Eski ABD Merkez Bankası Başkanı Alan Greenspan 2007 ortalarında ABD’de başlayıp dünyayı saran ekonomik krizi yüzyılın krizi olarak tanımlamıştı. Krizle birlikte dünyada ve ülkemizde önemli bir tartışma süreci yaşandı. Tartışmaların özünü, krizden çıkışa ve ekonomik sorunlara liberal politikaların mı, yoksa sosyal demokrat-sol politikaların mı çare olacağı oluşturuyordu.
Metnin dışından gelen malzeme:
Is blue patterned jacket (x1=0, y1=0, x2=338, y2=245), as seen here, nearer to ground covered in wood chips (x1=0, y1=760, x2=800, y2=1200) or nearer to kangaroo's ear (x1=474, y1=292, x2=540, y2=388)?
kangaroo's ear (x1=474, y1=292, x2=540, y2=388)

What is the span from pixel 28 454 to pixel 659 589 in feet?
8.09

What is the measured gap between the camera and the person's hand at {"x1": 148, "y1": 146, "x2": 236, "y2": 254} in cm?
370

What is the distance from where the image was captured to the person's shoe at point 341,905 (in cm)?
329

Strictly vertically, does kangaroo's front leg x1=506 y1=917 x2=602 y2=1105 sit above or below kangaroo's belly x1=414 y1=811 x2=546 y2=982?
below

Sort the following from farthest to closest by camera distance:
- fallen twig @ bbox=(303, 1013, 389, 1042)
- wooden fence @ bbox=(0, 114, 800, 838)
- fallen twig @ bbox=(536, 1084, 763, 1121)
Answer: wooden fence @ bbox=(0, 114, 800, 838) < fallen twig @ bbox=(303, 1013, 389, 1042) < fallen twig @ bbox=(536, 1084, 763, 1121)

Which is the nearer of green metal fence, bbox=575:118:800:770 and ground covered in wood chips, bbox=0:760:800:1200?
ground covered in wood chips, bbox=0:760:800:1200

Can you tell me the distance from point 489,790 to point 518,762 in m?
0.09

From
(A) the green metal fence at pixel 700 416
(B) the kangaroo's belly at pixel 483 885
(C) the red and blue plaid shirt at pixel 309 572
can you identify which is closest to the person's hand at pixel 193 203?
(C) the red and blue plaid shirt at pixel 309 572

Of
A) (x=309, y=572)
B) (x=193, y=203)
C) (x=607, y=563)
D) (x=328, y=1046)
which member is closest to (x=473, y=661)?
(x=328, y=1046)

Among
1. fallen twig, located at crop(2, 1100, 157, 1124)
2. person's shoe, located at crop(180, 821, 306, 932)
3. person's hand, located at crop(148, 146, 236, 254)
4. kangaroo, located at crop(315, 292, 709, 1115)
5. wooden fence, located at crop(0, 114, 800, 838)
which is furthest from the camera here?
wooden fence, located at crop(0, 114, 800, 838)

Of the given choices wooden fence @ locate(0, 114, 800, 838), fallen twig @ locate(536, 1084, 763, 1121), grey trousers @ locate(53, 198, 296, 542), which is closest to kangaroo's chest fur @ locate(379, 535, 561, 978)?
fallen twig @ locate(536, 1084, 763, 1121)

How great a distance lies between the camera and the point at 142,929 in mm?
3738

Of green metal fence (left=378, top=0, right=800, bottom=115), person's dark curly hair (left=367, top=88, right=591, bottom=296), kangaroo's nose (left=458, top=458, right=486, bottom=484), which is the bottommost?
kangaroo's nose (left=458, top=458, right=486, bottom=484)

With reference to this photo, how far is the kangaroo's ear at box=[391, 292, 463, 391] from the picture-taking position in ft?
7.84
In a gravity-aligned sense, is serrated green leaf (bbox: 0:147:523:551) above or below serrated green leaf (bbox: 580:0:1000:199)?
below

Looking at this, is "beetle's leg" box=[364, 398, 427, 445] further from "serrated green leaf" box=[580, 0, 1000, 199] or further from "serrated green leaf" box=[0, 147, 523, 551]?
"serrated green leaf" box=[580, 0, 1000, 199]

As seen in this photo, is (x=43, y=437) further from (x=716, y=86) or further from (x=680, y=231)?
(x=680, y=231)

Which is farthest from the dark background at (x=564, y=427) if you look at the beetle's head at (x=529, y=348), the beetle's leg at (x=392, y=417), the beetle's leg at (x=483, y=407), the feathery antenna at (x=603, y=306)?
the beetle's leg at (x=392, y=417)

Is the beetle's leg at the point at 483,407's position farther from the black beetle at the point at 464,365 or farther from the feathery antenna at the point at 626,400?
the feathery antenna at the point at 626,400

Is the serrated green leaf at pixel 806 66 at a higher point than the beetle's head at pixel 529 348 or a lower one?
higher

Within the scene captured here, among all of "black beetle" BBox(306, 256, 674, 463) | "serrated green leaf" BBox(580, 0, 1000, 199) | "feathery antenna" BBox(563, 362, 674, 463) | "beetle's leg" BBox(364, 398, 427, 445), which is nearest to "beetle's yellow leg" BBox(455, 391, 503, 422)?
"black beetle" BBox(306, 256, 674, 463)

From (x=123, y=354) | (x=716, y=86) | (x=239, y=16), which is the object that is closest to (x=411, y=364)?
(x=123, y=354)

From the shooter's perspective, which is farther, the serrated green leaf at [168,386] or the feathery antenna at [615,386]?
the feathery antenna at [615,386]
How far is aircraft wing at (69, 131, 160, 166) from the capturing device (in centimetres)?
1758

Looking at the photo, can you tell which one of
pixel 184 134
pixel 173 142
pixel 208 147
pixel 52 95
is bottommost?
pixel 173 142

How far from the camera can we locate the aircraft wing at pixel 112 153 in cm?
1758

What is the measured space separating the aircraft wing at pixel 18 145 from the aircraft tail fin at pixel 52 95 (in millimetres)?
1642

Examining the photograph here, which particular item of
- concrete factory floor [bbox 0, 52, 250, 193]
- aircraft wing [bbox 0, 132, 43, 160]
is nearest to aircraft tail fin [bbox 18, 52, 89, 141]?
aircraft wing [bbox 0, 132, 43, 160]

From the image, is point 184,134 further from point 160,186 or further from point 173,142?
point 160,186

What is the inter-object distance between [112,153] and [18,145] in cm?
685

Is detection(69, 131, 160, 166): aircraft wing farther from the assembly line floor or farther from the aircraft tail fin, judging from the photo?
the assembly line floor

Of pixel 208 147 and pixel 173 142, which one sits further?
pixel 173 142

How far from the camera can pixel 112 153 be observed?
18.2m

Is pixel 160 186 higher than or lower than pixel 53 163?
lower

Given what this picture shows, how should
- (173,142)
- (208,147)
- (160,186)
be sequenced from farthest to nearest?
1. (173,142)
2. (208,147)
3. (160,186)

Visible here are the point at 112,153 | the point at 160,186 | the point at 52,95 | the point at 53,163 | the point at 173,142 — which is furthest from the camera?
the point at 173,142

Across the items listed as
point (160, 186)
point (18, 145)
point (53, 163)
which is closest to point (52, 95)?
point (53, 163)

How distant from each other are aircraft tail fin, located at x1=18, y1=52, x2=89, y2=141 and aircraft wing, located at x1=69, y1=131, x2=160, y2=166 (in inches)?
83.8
Krizin sosyal demokrat bir siyasi alternatif yaratma açısından tarihi bir fırsat doğurduğu görüşü o günlerde ciddi yandaş kazanmıştı. Şimdilerde krizin harareti azalmaya başlamış görünüyor. Son günlerde ABD’den gelen kimi olumlu ekonomik göstergelerin etkisiyle krizin son bulduğunu ve iyileşmenin başladığını söyleyenler çoğaldı. Krizin harareti geçtikçe, krizle ilgili tartışmaların da yönü ve içeriği değişmeye başladı. Krizin sert vurduğu sıralarda daha çok ideolojik olan, liberalizmin sonunun geldiğini, Marksizmin haklılığını vurgulayan ve Keynes’çi politikalara methiyeler düzen görüşler yerini piyasa ekonomisinin teknik önlemlerle sürdürülmesine dönük görüşlere bıraktı.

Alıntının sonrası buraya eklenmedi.